Two-year-olds with poor motor function are more likely to have a poor understanding of math, according to a new study by researchers in Norway. This knowledge will make it easier for teachers to identify children who may need extra help.
“There were big differences in mathematical skill levels between the children with the strongest and poorest motor skills. Most of the children who had poor motor skills were not very good at mathematics.
“We cannot comment on causality, only that the level of mathematical proficiency can be reflected in motor skills,” said Associate Professor Elin Reikerås of the Norwegian Reading Centre at the University of Stavanger.
“It is important that teachers of small children are aware of these findings. It will be easier for them to identify children who may be at risk of having difficulties in understanding mathematics.”

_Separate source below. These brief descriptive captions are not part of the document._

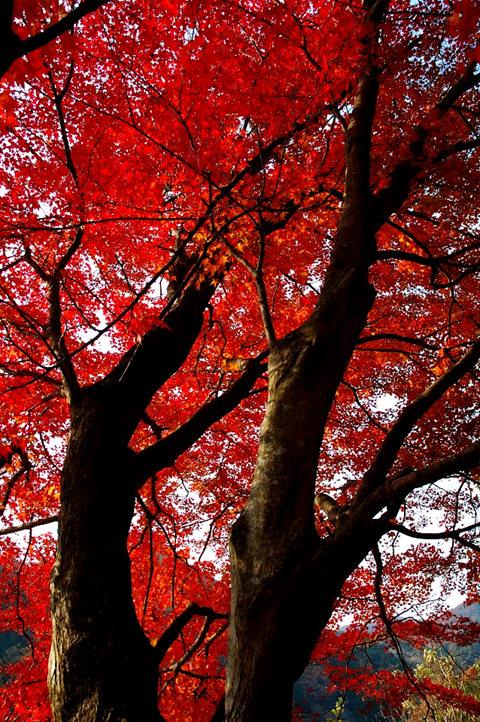 红叶与黄叶_图1-5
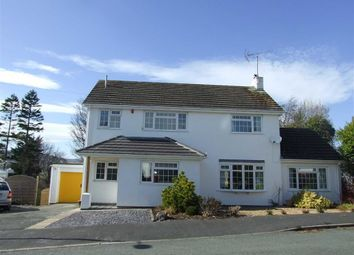 Thumbnail 3 bed detached house to rent in Caer Gog, Pantymwyn, Flintshire
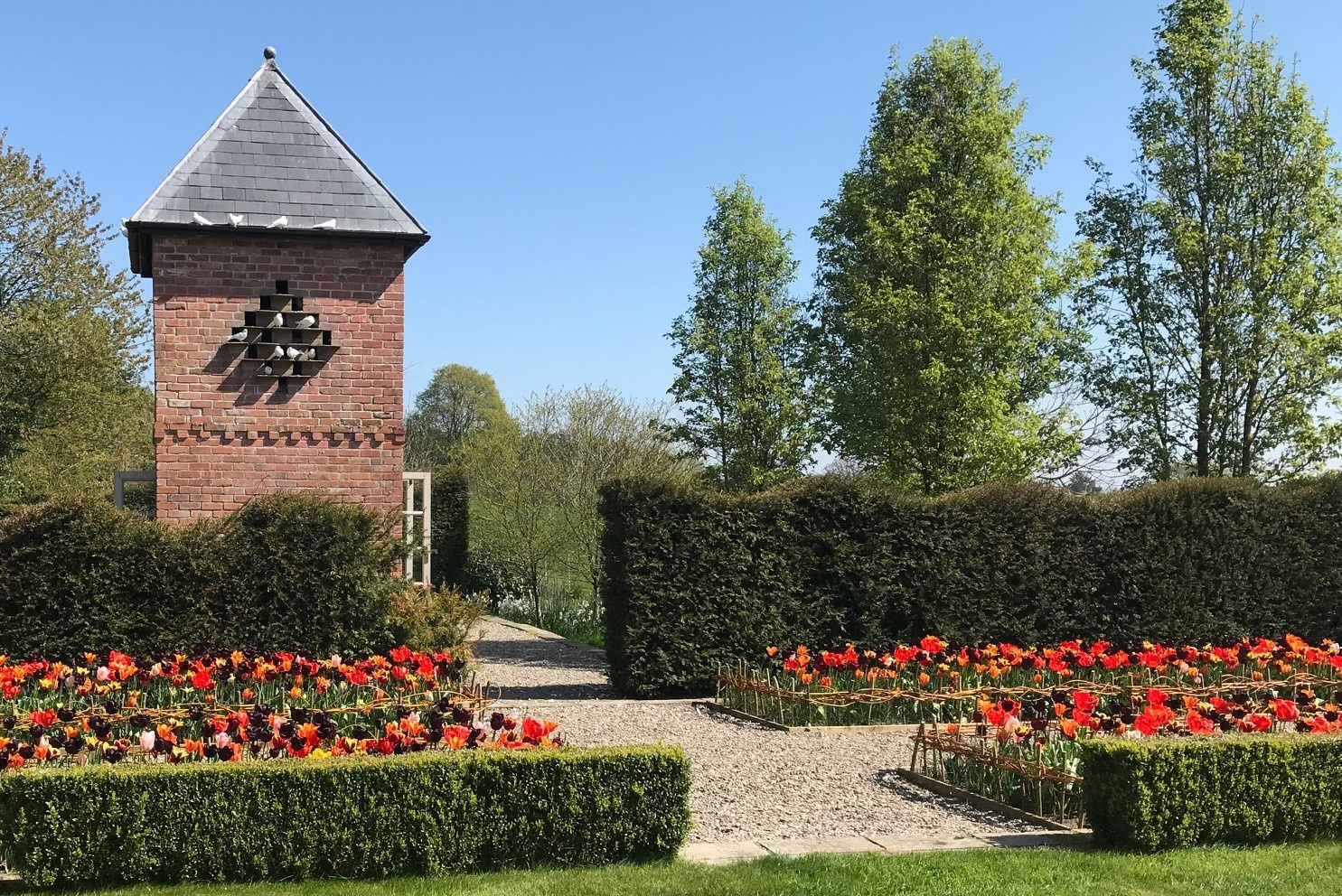 Tulips-and-dovecote-2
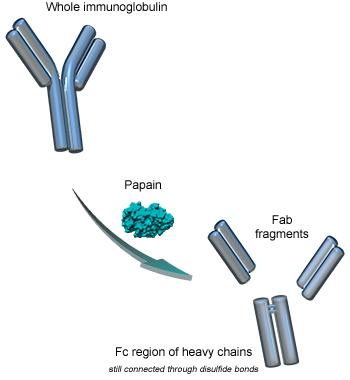 Papain digestion of immunoglobulins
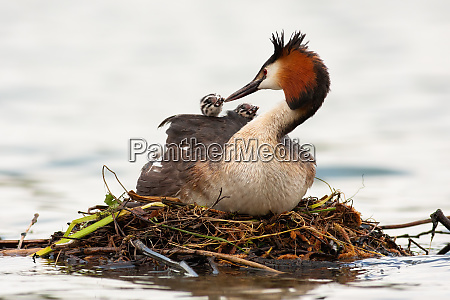 great crested grebe mother feeding cubs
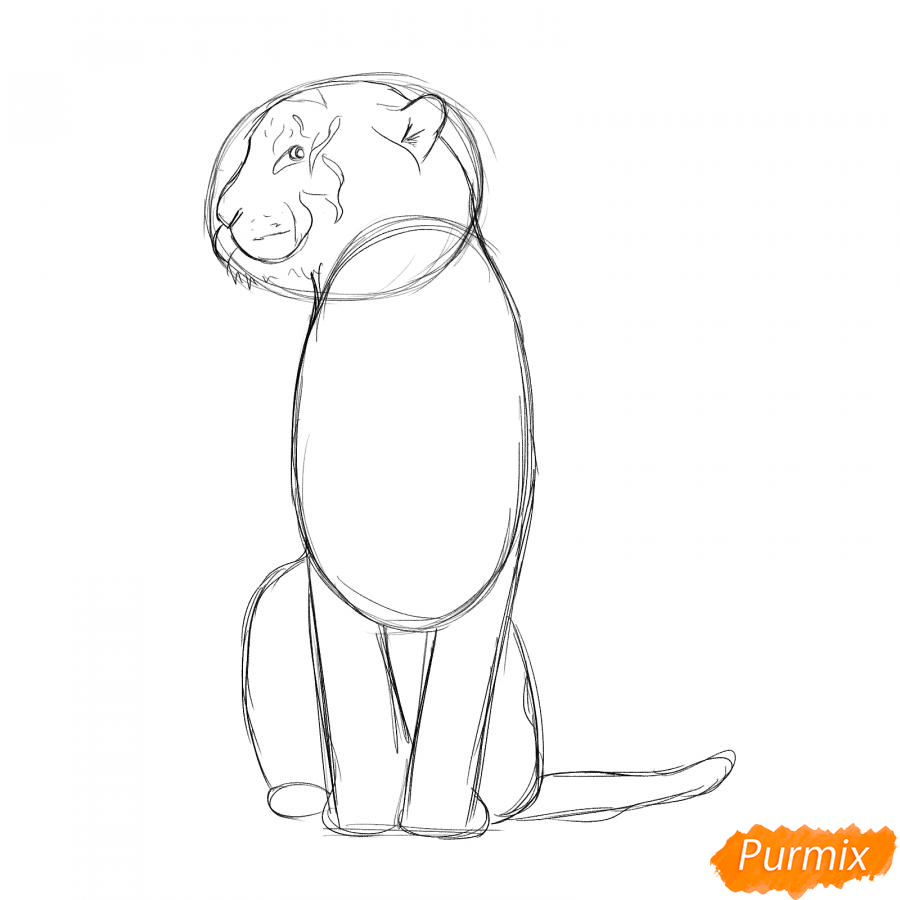 Рисуем сидящего тигра карандашами - шаг 3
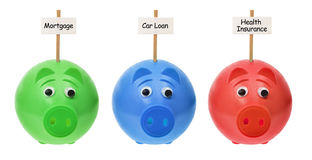 Piggy Banks with Sign Boards Stock Photography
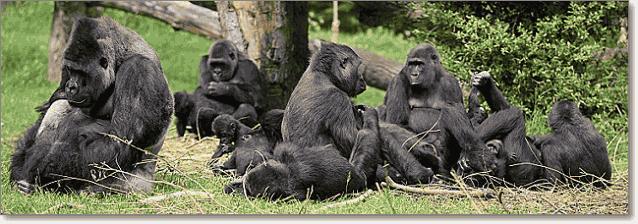 гориллы семья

Researchers studied data from the Stavanger Project, which monitors the development of more than 1000 children aged two to ten years in kindergartens and schools in Stavanger. The vast majority of Norwegian children start kindergarten at the age of one.

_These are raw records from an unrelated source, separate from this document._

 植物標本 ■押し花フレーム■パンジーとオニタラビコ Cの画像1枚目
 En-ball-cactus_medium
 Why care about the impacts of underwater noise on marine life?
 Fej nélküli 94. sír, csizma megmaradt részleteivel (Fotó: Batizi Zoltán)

The researchers divided the children into three groups according to their level of motor skills: poor, average, and strong. They observed whether the children had mastered motor skills such as putting on clothes, doing jigsaws, eating with a spoon and fork, using scissors, walking around the room without bumping into things, using playground equipment, and throwing and catching a ball.
Different math skills were examined as well, such as if the two-year-olds were able to use their fingers to show how old they were, if they could use the shape sorter box, sort toys or objects (according to color, size or category, for example), demonstrate the difference between big and small through the use of body language or words, use numerals (“I have a thousand cars!”), and draw a tadpole.

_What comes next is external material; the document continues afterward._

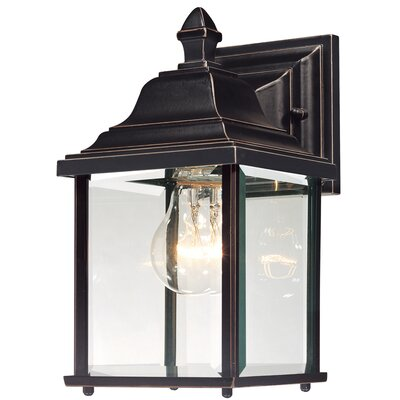 Oren 1-Light Outdoor Wall Lantern Finish: Antique Bronze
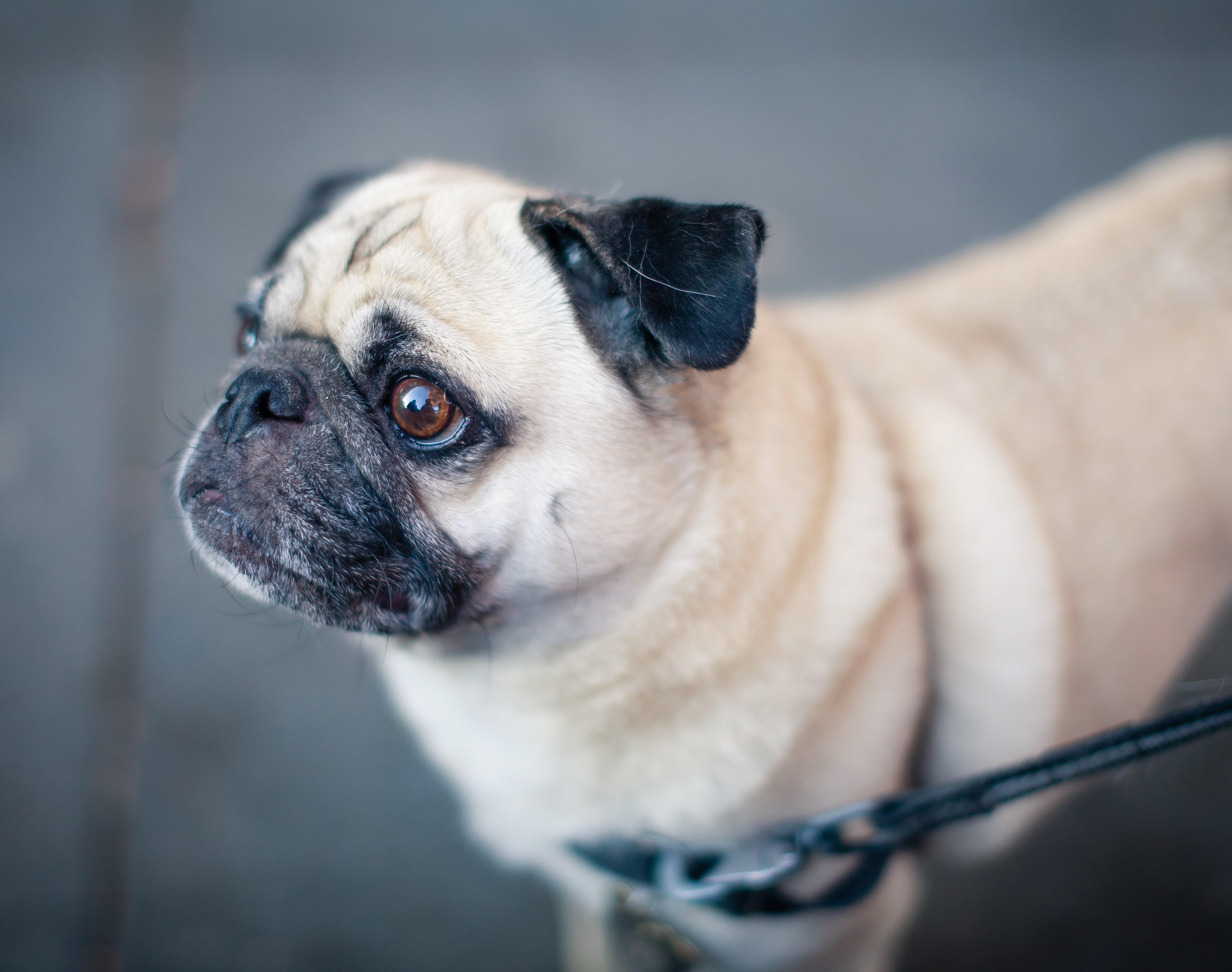 A pug dog on a leash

“Children with good motor skills were more mathematically advanced in all of the areas that were studied, and those with average scores in the motor skills group also had average scores for mathematical skills,” said Reikerås.
The researchers note that both motor and math skills are important for play, discovery, and experience.
“Children create experiences when they use their bodies. This is also important within mathematics. When children play, climb, crawl, and hide outdoors, this contributes to the development of spatial awareness,” said Reikerås.
“Shapes and sizes are explored through drawing, painting, and playing with blocks. Putting on clothes in the right order or sorting and tidying toys requires both logical reasoning and motor skills. Dealing with numbers, such as giving a cup to everyone and then pointing and saying the numbers, also involves connections with motor function.”
Further research is needed into the significance of motor skills and the early development of math proficiency. Since this study only looked at two-year-olds, the researchers do not currently know if children continue to develop within these two areas and if the correlation continues to be as strong later on.
“Even though we have found a close correlation between mathematical skills and motor function, this does not mean that if we just focus on one area there will be also an improvement in the other area,” Reikerås said.
“It is important to facilitate play-based activities where children can develop in several areas at the same time. Both motor and mathematical skills are important for children in the here and now, at play and during everyday activities, but these skills are also important with regard to development and learning.”
“The earlier this foundation is in place, the better it is for the child. Our findings mean that children with poor motor skills should be observed more closely for poor mathematical skills,” she said.
The findings are published in the European Journal of Early Childhood Education.